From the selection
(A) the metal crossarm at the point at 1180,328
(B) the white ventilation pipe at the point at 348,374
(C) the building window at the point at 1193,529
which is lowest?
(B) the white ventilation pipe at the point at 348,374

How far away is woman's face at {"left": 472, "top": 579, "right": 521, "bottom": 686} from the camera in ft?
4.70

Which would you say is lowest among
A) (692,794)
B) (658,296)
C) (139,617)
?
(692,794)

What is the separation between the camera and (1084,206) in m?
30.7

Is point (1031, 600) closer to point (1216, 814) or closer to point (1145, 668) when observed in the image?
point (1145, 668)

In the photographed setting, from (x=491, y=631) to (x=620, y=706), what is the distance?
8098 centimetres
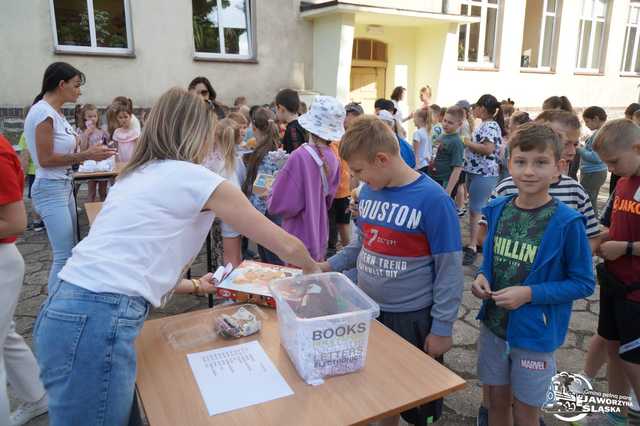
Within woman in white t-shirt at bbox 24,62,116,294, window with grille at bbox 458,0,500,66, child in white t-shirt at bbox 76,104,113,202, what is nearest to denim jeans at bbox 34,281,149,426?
woman in white t-shirt at bbox 24,62,116,294

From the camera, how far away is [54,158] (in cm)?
314

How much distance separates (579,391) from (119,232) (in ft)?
8.29

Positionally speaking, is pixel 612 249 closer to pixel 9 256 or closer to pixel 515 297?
pixel 515 297

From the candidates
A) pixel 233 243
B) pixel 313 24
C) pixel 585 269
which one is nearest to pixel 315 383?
pixel 585 269

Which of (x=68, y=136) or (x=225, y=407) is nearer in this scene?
(x=225, y=407)

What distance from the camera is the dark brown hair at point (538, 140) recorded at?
1.74 m

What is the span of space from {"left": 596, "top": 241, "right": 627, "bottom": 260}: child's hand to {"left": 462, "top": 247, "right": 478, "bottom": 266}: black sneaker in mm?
2647

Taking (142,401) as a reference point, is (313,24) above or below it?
above

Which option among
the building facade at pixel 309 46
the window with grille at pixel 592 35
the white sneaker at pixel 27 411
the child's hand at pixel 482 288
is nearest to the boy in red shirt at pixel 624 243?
the child's hand at pixel 482 288

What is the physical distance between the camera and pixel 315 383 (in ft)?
4.35

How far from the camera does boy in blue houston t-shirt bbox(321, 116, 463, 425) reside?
1716mm

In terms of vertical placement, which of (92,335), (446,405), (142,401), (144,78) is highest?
(144,78)

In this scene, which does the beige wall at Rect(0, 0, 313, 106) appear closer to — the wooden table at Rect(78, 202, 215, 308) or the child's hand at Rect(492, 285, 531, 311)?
the wooden table at Rect(78, 202, 215, 308)

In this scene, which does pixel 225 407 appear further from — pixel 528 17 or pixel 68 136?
pixel 528 17
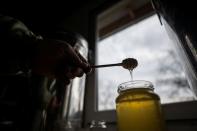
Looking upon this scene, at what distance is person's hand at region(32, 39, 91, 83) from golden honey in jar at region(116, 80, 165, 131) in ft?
0.43

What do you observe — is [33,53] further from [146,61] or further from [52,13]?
[52,13]

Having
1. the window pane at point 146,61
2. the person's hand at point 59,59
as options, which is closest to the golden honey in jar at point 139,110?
the person's hand at point 59,59

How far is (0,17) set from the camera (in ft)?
1.84

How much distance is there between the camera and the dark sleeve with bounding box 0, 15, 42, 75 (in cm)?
53

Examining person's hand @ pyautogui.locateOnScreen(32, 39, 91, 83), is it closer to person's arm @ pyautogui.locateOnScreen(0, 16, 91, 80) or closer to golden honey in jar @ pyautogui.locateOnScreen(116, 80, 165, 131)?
person's arm @ pyautogui.locateOnScreen(0, 16, 91, 80)

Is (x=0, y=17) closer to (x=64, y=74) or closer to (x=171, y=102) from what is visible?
(x=64, y=74)

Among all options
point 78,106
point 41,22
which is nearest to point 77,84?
point 78,106

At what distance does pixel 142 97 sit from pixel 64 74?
0.22 metres

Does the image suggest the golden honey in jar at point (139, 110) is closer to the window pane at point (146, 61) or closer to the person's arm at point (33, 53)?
the person's arm at point (33, 53)

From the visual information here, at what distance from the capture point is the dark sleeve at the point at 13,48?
0.53 m

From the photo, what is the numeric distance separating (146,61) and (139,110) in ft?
1.38

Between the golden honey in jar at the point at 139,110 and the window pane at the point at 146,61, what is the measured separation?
10.0 inches

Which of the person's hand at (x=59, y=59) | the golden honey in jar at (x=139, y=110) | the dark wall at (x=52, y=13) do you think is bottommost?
the golden honey in jar at (x=139, y=110)

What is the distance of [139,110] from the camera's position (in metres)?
0.47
___
Turn the lines of the records, from the line with "What is the distance of" through the end of the records, into a Markdown table with the columns Row and Line, skipping blank lines.

| Row | Line |
|---|---|
| 1 | What is the distance of [139,110] from the camera's position (in metres)? |
| 2 | 0.47 |